“At times, we do over-complicate AFL,” the GWS footballer Stephen Coniglio once said.
And that was before he gave away a free kick for a particularly Italian protest to an umpire, becoming the central figure in another round of officiating controversy, and the subject of – even by AFL House standards – a particularly odd media statement.
On Saturday night, Coniglio’s side narrowly lost to Carlton after an umpire paid a free kick against him for dissent late in the fourth quarter.
When a teammate tackled a Carlton player who appeared to then incorrectly dispose of the ball, Coniglio exclaimed, with his arms outstretched in a manner befitting his heritage, “how is that not a free kick” to umpire Craig Fleer.
Turns out it was a free kick, just not the one Coniglio thought it was. Fleer paid a free kick to Carlton from the top of the goal square for Coniglio’s dissent, and Jesse Motlop kicked truly.
The AFL outrage machine is permanently on standby at level nine. It was immediately cranked to 11. It is unusual for anyone to care much about what GWS are doing, but on this occasion the umpires may have helped Carlton win, which was indeed grave.
Umpires are deserving of protection, even if they get called white maggots by the crowd, as they have been for generations (despite the fact they no longer wear white, and that maggots can only be white, making it unkind, inaccurate and a tautology). But this was a whistle too far.

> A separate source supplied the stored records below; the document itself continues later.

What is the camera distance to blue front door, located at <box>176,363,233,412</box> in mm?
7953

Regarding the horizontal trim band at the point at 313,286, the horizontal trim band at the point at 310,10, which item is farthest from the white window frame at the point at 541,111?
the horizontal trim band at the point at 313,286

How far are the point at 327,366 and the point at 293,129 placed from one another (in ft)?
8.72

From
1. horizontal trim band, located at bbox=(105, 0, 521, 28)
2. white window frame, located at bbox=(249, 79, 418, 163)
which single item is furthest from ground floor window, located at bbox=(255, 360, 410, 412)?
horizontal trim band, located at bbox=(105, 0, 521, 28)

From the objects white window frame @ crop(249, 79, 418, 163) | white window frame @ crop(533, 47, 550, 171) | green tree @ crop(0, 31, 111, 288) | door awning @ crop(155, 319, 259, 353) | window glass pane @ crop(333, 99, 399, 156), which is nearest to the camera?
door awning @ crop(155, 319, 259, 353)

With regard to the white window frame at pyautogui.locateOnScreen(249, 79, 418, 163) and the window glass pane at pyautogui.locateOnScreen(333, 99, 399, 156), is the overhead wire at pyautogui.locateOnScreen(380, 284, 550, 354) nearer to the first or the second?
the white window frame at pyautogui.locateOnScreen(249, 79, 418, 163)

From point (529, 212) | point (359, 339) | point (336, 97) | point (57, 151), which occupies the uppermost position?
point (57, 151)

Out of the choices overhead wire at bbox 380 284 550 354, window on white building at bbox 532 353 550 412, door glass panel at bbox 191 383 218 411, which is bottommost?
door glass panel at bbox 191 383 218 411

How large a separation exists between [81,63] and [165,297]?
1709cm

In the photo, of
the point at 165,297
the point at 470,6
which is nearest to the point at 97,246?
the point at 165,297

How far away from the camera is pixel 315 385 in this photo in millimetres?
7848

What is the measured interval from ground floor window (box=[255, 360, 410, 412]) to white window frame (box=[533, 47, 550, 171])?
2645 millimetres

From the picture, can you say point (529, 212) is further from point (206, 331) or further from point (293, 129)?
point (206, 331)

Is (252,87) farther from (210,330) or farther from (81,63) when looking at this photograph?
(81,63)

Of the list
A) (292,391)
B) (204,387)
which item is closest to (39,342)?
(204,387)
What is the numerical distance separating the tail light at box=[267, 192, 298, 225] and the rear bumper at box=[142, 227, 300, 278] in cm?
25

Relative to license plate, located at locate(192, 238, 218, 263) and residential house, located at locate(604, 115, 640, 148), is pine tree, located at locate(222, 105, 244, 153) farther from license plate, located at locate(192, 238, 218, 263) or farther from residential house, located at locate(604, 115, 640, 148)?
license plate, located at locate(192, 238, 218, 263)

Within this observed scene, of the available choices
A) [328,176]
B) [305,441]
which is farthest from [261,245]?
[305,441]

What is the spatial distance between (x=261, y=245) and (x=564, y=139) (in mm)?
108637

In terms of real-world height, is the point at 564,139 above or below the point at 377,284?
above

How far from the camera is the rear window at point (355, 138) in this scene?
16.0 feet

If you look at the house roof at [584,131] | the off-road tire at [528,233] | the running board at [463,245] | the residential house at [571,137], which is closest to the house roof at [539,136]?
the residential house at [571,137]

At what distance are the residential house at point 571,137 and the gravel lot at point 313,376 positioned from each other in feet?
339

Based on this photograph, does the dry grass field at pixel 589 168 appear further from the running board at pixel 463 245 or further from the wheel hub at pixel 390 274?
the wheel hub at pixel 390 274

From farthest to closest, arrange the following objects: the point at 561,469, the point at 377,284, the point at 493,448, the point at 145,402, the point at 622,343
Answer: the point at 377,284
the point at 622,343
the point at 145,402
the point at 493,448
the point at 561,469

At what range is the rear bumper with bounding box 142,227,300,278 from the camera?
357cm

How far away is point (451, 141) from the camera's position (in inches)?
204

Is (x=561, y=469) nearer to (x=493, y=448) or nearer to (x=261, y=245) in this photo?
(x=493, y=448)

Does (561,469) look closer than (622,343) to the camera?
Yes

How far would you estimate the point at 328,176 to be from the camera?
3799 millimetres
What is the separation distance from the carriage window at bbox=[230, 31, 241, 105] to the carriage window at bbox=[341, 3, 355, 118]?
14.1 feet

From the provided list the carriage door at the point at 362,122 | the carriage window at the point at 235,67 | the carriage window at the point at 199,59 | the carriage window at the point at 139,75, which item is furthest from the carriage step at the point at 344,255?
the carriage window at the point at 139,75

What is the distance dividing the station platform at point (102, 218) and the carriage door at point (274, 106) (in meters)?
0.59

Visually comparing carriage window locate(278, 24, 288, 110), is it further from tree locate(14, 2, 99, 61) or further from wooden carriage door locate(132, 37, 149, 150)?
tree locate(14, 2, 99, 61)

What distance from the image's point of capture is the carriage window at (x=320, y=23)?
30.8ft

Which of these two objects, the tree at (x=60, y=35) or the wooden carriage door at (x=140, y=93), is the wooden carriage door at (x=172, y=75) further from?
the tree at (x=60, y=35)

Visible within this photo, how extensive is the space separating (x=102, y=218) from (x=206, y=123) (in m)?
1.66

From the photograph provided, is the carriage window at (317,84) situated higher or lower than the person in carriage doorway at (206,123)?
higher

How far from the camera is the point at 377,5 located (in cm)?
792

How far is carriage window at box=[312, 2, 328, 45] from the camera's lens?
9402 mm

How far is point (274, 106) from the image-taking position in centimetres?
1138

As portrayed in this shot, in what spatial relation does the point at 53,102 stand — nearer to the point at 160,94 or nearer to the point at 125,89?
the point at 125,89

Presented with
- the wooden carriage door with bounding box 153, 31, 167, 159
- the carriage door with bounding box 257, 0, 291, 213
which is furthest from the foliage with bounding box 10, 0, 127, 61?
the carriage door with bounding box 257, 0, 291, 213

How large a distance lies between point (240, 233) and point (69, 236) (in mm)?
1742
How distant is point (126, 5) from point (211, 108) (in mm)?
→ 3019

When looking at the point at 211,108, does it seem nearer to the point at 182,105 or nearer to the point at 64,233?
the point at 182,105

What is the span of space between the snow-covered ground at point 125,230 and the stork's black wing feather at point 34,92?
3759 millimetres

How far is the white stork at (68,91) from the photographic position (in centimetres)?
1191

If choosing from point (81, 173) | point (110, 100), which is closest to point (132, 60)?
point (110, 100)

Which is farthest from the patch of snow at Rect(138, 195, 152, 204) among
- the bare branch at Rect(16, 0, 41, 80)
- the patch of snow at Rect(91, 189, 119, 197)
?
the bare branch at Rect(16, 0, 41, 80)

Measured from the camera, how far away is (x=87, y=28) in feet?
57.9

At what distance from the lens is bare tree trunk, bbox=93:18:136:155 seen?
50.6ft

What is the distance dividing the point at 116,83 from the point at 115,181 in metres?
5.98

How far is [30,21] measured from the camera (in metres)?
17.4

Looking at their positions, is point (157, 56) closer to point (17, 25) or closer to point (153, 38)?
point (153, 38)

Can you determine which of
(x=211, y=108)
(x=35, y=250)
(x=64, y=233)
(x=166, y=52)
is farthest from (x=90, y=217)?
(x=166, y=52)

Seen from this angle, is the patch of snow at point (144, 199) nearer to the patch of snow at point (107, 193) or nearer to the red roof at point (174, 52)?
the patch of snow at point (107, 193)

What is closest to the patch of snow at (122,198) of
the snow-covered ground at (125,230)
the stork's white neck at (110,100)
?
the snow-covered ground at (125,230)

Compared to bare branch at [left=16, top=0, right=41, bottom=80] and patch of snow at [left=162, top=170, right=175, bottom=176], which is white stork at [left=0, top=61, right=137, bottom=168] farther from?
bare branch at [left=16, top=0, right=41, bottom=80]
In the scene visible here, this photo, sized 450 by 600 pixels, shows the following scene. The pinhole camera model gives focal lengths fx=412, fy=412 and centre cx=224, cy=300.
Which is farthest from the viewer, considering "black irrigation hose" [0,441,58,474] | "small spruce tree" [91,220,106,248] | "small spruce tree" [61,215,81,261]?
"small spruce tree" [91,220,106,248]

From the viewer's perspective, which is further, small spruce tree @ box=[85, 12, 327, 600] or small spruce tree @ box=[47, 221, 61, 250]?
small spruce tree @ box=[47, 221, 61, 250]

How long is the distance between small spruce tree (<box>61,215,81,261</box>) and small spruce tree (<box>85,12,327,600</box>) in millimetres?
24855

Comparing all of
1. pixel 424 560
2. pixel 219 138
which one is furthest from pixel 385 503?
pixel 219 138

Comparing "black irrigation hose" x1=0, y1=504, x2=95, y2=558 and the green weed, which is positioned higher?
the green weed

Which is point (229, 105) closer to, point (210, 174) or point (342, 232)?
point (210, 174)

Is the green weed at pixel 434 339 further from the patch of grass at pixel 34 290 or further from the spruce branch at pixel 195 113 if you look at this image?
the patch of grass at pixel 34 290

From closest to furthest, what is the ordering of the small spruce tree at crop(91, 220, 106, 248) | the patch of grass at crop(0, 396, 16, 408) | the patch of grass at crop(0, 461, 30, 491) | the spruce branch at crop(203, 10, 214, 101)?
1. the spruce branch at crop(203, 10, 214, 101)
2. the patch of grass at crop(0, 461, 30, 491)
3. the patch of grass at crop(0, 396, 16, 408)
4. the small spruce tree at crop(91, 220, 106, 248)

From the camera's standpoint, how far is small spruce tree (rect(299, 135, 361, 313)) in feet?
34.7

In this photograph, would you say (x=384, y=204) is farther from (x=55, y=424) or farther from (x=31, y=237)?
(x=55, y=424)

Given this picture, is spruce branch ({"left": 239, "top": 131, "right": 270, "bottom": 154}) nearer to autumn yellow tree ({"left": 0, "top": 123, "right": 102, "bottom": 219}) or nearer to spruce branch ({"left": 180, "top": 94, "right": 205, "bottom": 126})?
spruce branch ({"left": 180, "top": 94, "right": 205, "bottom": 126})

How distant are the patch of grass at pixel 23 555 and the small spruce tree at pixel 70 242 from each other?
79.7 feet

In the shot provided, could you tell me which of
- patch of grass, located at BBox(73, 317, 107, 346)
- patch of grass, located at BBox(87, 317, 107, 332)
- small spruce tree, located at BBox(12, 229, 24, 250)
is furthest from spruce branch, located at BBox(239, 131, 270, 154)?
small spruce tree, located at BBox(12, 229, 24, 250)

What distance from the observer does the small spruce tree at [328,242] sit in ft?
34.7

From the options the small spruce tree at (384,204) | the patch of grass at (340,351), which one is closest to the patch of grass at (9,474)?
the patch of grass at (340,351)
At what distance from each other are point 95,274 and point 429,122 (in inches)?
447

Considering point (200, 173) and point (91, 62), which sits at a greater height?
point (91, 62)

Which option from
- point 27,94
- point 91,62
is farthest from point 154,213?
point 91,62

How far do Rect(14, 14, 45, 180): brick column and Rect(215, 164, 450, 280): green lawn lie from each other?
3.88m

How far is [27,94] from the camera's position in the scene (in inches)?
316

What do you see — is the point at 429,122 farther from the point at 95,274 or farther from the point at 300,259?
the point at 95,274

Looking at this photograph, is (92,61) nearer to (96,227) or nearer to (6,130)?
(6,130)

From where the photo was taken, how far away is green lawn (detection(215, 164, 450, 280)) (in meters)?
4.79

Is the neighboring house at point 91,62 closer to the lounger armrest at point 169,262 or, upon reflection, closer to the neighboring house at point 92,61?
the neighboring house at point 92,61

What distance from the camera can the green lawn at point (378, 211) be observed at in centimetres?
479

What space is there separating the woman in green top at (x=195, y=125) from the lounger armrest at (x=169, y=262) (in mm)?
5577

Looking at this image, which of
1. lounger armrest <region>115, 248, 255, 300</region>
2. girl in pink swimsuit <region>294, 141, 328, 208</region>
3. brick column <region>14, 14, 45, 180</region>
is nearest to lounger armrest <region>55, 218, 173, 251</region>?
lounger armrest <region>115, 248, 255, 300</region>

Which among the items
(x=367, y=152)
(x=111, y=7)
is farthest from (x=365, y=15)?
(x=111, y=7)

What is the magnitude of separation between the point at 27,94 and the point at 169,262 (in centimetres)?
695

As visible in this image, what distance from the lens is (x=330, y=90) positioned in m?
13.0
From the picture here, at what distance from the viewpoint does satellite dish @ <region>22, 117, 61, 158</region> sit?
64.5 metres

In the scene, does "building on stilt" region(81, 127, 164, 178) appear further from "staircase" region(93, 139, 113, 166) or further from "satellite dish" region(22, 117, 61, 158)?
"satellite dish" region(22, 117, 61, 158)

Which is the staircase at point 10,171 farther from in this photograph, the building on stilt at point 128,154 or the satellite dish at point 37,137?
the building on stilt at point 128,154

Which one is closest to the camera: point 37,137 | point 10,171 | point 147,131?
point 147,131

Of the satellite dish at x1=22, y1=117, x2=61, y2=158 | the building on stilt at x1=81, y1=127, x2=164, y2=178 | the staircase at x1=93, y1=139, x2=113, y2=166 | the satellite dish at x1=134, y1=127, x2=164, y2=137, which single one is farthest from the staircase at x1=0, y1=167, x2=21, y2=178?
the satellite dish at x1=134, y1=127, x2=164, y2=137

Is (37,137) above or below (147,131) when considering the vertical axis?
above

A great fear always emerges almost immediately after an umpiring controversy.
And the gluttony of former AFL players moistening chairs in commentary boxes do a sterling job of sounding genuinely concerned every single time they utter it.
That fear, of course, is “what if this happened in a grand final?”
The AFL did little to allay that fear. It did, however, make you question lots of other things.
“We understand the debate on the level of dissent,” the AFL’s head of umpiring, Dan Richardson, said on Monday.
“We understand the debate on whether the umpire made the right call on the weekend, but this part is clear – if you put yourself in a position for an umpire to have to make a call by verbally or visually challenging a decision, then you need to live with the potential consequence, and in the example on the weekend – the umpire made a call.
“If you don’t challenge the decisions, then there is no need for the debate. The approach going forward won’t change.”
What Richardson appeared to be saying, in a way only someone at AFL House can, is that bad things only happen to you if you deserve it.
The dial on the outrage machine appeared set to snap off, whirling 70 metres through space like a Jack Lukosius set shot, before Richardson offered up something else: umpires were human too.
“Just like we have some players or coaches who occasionally get emotional, or become overly expressive when under pressure, we also have umpires with differing levels of temperament,” Richardson said.
(On a second reading, he actually makes umpires sound more like dogs than humans, but let’s stick with it).
“We have a set of guidelines for the umpires to work between, and we coach them, but we also can’t coach human response,” he added, cleverly working in a non-canine reference.
“Footy is not black and white, it is one of the hardest games to umpire, there is a level of ‘grey’ and within this area is where the debate always sits.
“The umpires understand in the heat of battle there are going to be times regarding this rule, whether it has been an accumulation across the match or a single response, a time comes where they need to make a call.”
So the AFL was nowhere, basically, meaning we need to look elsewhere for solutions. Perhaps the best approach is to have opposition players defend umpires against on-field dissent.
In one of my last games for the Port Fairy Under-18s, when the ball bounced off a teammate’s knee and out of bounds, an opponent from Cobden loudly questioned the umpire about why it was not out on the full.
“The knee’s not part of your leg,” my teammate shouted at him. “You dickhead.”